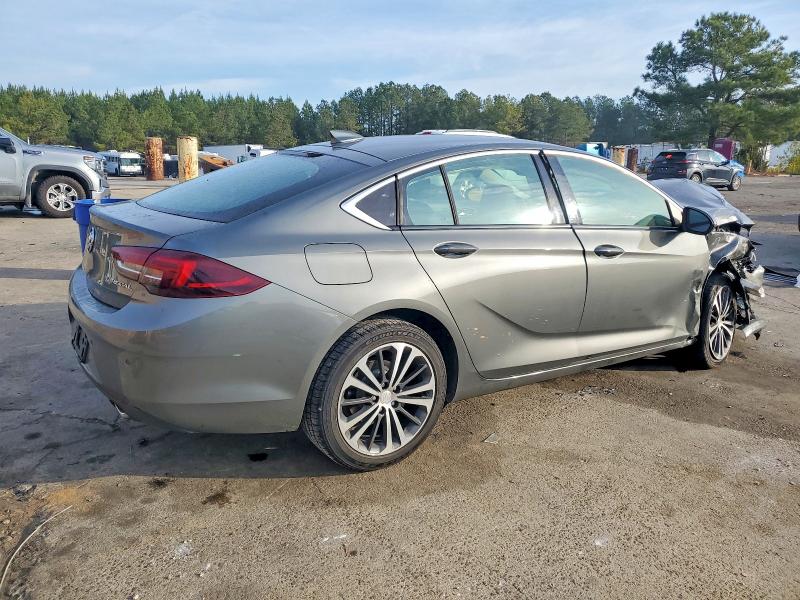 Photo 3 from auction – 2018 BUICK REGAL PREF with VIN W04GM6SX5J1027314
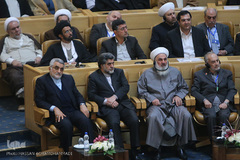 مراسم افتتاحیه سی امین کنفرانس بین المللی وحدت اسلامی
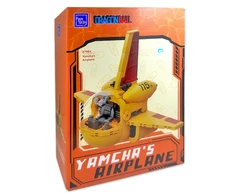 Pantasy Yamcha's Airplane construction set
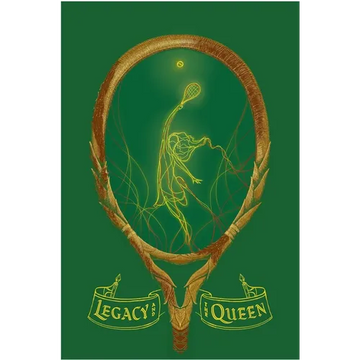 Legacy and the Queen - Hardcover
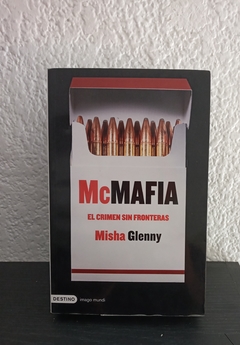 Mc Mafia (usado) - Misha Glenny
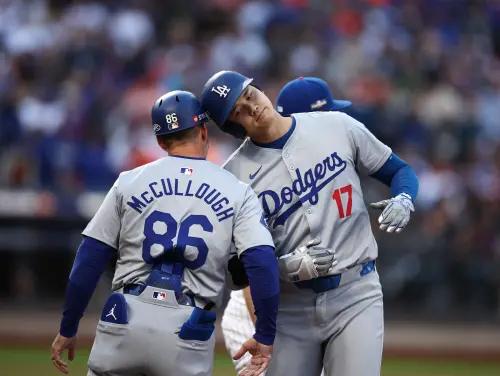 大谷翔平太調皮！「1舉動」逗笑馬林魚教頭　昔恩師：他超級幽默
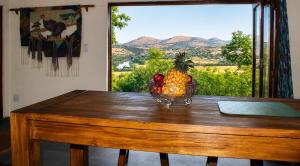 Oppiberg Cottage with River View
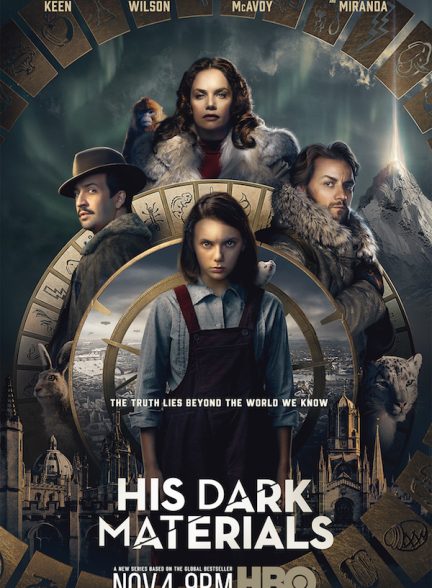 دانلود صوت دوبله سریال  His Dark Materials – نیروهای اهریمنیِ او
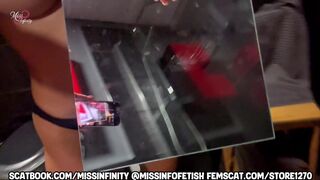 Dickrate chastity cage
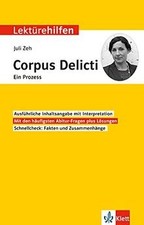 Klett lektürehilfen juli gebraucht kaufen  Berlin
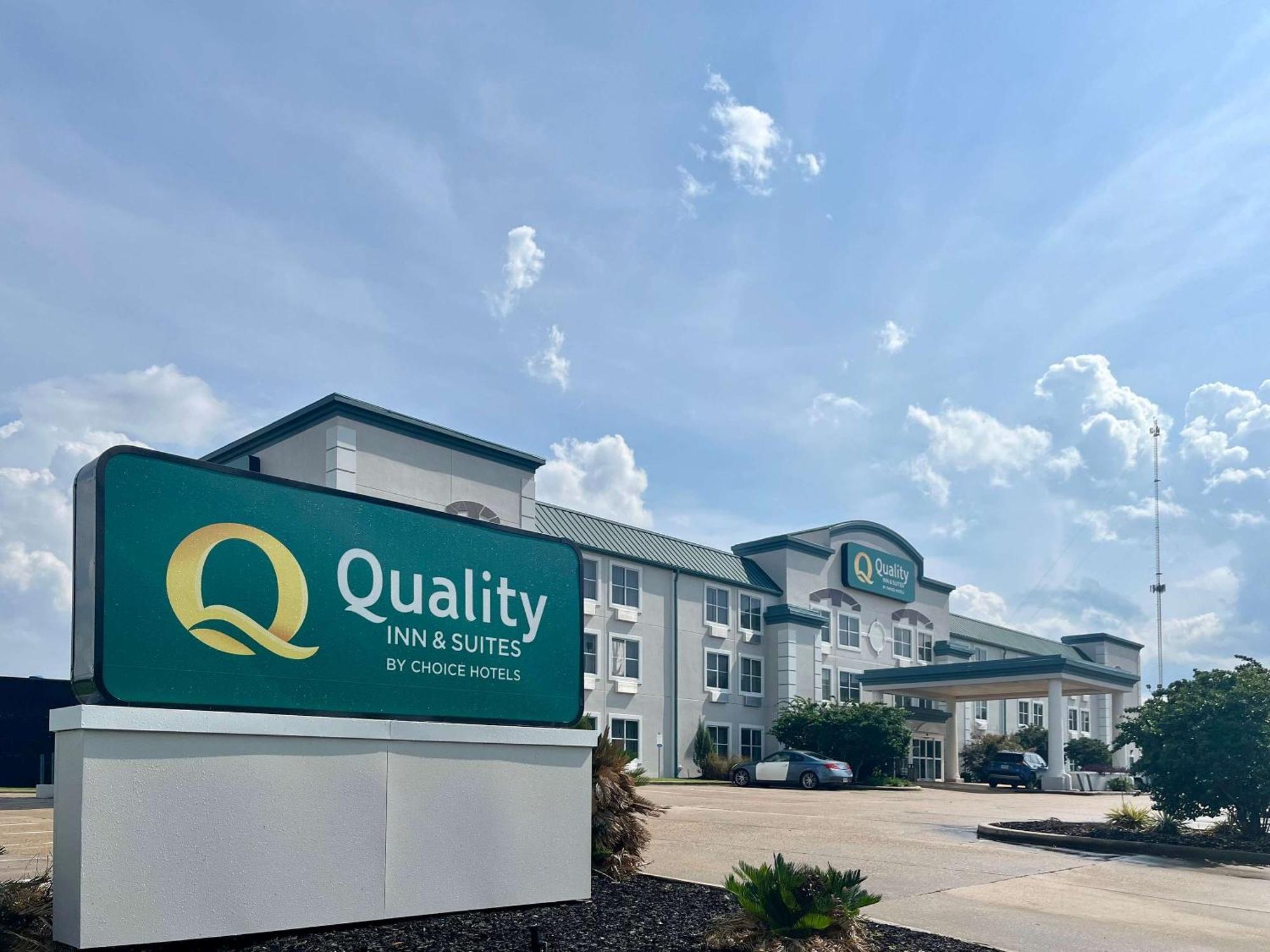 Quality Inn & Suites West Monroe Kültér fotó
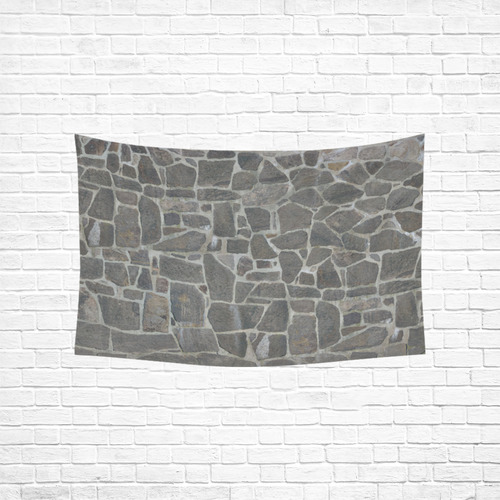 Wall Cotton Linen Wall Tapestry 60"x 40"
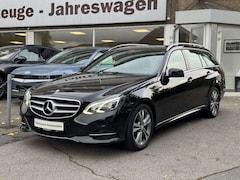 Bild des Angebotes Mercedes-Benz E 250 4M Avantgarde Aut. Comand Schiebedach AHK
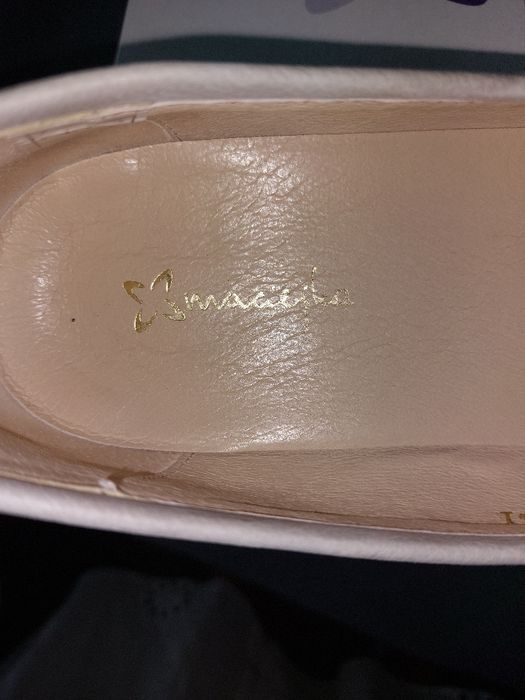 Дамски кожени лоуфари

- [WHAT TO PRODUCE]
The material above must be printed exactly, with its pictures left out.

- [WRITTEN RESPONSE]
 Photo 3 from auction – 2018 BUICK REGAL PREF with VIN W04GM6SX5J1027314
 مراسم افتتاحیه سی امین کنفرانس بین المللی وحدت اسلامی
 Pantasy Yamcha's Airplane construction set
 Legacy and the Queen - Hardcover
 Mc Mafia (usado) - Misha Glenny
 大谷翔平太調皮！「1舉動」逗笑馬林魚教頭　昔恩師：他超級幽默
 Oppiberg Cottage with River View
 دانلود صوت دوبله سریال  His Dark Materials – نیروهای اهریمنیِ او
 Dickrate chastity cage
 Klett lektürehilfen juli gebraucht kaufen  Berlin
 Quality Inn & Suites West Monroe Kültér fotó
 Wall Cotton Linen Wall Tapestry 60"x 40"
 Bild des Angebotes Mercedes-Benz E 250 4M Avantgarde Aut. Comand Schiebedach AHK
 Дамски кожени лоуфари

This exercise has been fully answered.